The dodgy lawyer with the combover stuck out his head and waved her into his office. He reminded her of a small mouse. Feeble, with tiny eyes and hunched shoulders. No, not a mouse, a rat. A disgusting, cowardly sewer rat.

‘I said no,’ Sarah said.

‘I know,’ the sewer rat fawned. ‘And I’m all the more grateful to you for making the trip. You see, it turns out…’

He cleared his throat.

‘That I had overlooked something when I settled the estate. A small detail, that’s all it is, my mistake, obviously.’

‘More debt collectors? More court summonses?’

‘He-he, no, no.’ The sewer rat coughed and pressed his fingertips together. ‘This is it.’

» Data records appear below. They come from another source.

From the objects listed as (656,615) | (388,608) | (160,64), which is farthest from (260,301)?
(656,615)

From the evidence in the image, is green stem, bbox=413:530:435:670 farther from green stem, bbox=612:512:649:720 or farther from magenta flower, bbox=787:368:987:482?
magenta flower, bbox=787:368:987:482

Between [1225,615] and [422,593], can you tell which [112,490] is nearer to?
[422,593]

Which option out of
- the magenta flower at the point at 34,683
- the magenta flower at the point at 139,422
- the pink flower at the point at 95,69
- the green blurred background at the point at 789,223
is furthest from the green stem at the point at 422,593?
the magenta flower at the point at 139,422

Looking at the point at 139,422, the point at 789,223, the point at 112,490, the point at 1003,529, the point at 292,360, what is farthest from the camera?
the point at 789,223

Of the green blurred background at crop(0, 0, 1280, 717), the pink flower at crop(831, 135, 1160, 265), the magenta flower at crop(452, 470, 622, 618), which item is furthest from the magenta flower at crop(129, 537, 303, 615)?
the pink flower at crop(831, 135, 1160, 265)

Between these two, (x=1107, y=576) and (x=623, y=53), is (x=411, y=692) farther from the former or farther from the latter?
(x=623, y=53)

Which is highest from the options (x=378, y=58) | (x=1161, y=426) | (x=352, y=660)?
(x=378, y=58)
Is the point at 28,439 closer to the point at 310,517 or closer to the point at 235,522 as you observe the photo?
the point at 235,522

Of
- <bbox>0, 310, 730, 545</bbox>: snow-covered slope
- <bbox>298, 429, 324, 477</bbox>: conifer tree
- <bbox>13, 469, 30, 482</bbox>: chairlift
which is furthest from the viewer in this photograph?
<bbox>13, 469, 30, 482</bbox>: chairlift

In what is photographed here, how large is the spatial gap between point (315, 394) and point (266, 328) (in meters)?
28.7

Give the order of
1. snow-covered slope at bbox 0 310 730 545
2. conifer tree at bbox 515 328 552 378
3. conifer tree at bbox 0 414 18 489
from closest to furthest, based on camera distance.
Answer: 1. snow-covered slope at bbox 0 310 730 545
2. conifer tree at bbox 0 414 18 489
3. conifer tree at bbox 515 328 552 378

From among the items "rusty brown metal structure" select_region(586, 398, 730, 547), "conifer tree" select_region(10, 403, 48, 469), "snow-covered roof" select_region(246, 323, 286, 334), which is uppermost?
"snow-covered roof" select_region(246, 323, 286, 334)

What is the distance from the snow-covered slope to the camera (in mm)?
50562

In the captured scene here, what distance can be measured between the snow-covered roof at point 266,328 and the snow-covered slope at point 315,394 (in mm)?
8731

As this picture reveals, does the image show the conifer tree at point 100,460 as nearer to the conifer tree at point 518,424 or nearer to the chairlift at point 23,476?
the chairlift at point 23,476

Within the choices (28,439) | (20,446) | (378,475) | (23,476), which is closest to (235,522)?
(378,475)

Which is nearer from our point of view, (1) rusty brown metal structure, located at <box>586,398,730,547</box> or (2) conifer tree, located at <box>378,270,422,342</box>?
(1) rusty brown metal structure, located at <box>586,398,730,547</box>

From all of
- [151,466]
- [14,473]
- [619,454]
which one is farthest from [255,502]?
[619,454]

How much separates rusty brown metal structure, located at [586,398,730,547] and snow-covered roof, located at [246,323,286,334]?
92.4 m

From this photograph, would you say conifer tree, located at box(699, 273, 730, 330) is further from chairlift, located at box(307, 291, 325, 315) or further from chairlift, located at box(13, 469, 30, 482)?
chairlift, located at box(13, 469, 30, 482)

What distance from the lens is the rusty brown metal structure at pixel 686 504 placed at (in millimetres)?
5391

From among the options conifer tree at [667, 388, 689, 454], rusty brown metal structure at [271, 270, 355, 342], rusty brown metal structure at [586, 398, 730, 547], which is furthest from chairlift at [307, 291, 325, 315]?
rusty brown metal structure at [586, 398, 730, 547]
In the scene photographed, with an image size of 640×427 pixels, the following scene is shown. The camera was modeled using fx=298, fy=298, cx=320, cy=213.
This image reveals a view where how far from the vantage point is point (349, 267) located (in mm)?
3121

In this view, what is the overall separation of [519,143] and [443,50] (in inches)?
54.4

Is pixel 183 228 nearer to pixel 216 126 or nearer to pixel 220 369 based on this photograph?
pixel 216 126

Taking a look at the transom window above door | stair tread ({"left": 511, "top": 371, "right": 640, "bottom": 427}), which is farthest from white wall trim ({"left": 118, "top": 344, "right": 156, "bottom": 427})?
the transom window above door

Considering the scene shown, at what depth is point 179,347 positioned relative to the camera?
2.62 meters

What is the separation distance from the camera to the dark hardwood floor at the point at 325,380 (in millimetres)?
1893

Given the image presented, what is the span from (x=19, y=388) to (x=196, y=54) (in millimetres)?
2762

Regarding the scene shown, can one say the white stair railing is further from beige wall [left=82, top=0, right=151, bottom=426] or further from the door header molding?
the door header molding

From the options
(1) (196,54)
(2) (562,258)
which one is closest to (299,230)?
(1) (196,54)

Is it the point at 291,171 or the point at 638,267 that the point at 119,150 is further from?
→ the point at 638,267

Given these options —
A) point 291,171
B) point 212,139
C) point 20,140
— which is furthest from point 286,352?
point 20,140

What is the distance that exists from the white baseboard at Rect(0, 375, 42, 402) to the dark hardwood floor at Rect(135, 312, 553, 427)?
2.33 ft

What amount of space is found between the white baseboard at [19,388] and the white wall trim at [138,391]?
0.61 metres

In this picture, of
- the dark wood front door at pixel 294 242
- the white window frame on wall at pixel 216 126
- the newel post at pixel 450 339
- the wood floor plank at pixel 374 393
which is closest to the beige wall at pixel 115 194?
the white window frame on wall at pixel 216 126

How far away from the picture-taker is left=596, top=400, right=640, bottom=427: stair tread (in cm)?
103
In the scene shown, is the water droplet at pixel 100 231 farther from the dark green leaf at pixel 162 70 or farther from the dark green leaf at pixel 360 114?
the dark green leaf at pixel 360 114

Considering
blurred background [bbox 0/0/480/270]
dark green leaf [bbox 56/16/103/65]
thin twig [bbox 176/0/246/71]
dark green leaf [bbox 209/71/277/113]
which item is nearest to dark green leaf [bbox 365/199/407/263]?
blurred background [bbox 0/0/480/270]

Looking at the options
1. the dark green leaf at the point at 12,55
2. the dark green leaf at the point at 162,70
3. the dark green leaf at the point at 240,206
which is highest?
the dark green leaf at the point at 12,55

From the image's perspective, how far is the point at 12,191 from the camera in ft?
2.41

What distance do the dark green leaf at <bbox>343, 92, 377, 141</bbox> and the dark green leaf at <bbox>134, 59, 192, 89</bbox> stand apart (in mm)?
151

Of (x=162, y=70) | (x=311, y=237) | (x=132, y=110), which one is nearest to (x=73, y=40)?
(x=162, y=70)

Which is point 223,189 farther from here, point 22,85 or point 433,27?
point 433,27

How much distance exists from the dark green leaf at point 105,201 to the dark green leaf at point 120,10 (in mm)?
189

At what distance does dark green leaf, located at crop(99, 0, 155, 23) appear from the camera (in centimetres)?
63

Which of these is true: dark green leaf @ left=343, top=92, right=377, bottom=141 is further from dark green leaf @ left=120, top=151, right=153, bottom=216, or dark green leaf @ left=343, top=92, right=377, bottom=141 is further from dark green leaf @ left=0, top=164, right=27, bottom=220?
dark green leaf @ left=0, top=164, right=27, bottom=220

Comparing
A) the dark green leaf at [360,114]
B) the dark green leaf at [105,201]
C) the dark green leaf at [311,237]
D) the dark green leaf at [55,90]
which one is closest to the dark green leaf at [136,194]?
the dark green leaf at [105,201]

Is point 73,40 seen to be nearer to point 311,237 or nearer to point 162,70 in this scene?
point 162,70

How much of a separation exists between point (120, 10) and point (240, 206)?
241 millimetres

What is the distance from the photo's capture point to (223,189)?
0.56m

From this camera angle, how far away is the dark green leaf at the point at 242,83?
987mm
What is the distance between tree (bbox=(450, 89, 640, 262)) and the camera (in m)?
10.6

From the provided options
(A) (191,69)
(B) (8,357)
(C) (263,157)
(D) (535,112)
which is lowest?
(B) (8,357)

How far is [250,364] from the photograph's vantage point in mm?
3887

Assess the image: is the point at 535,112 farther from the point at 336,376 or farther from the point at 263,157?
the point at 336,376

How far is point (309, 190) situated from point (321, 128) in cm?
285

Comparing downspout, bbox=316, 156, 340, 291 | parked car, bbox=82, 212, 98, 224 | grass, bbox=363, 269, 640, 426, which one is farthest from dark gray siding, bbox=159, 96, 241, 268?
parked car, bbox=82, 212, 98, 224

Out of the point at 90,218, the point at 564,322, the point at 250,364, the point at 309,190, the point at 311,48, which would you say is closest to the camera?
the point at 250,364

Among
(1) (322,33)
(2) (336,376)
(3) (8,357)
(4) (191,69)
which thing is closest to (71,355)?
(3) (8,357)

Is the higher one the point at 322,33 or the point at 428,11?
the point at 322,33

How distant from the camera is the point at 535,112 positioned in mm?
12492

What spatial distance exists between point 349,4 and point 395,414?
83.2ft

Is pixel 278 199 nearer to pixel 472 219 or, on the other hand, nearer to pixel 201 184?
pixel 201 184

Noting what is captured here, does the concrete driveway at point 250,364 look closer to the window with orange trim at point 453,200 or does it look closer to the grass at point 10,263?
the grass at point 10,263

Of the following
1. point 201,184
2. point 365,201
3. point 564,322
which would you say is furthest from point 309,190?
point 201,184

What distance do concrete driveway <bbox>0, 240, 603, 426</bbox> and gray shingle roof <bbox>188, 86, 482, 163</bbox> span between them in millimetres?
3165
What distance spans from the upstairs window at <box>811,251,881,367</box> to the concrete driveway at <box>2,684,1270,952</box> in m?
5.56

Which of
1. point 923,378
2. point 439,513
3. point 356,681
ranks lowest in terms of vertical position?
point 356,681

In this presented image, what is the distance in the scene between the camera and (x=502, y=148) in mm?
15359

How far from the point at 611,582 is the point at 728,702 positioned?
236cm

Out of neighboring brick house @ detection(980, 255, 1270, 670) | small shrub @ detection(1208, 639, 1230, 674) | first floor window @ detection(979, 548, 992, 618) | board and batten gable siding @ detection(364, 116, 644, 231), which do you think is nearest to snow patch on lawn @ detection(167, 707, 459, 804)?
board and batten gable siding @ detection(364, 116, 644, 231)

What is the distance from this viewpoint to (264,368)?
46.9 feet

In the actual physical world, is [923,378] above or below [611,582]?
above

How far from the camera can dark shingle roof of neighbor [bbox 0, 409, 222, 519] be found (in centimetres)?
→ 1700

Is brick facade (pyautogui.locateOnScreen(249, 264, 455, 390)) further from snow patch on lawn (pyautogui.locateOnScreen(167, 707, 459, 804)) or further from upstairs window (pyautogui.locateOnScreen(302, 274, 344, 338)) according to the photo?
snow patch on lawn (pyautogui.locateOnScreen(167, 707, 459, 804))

He opened a drawer and placed a memory stick in front of her.

‘What is it?’

‘It’s for you,’ the sewer rat said. ‘Your late husband left it with me some time ago, asked me to give it to you.’

‘Why didn’t he give it to me himself?’

The sewer rat offered her a faint smile.

‘Possibly because he got a hot iron in his face the last time he showed up at your flat?’

Sarah felt pleased with herself. Her husband had let himself into the flat. Startled her. Suddenly, he had appeared in her living room. Wanting to touch her, be all nice, like he always used to be shortly before asking her a favour. The iron had hit his gawping face with considerable force. He had not seen it coming and it had floored him on the spot. She had not seen or heard anything from him since that day.

‘I should have given it to you long ago, but we’ve been very busy,’ the rat said, sounding almost apologetic.

‘You mean he promised to pay you to do it, but you never saw the money?’ Sarah said.

The lawyer smiled at her.

‘At least that should conclude matters.’

Sarah Kiese took the memory stick, put it in her handbag and headed for the door. The rat half rose from his dusty chair and cleared his throat.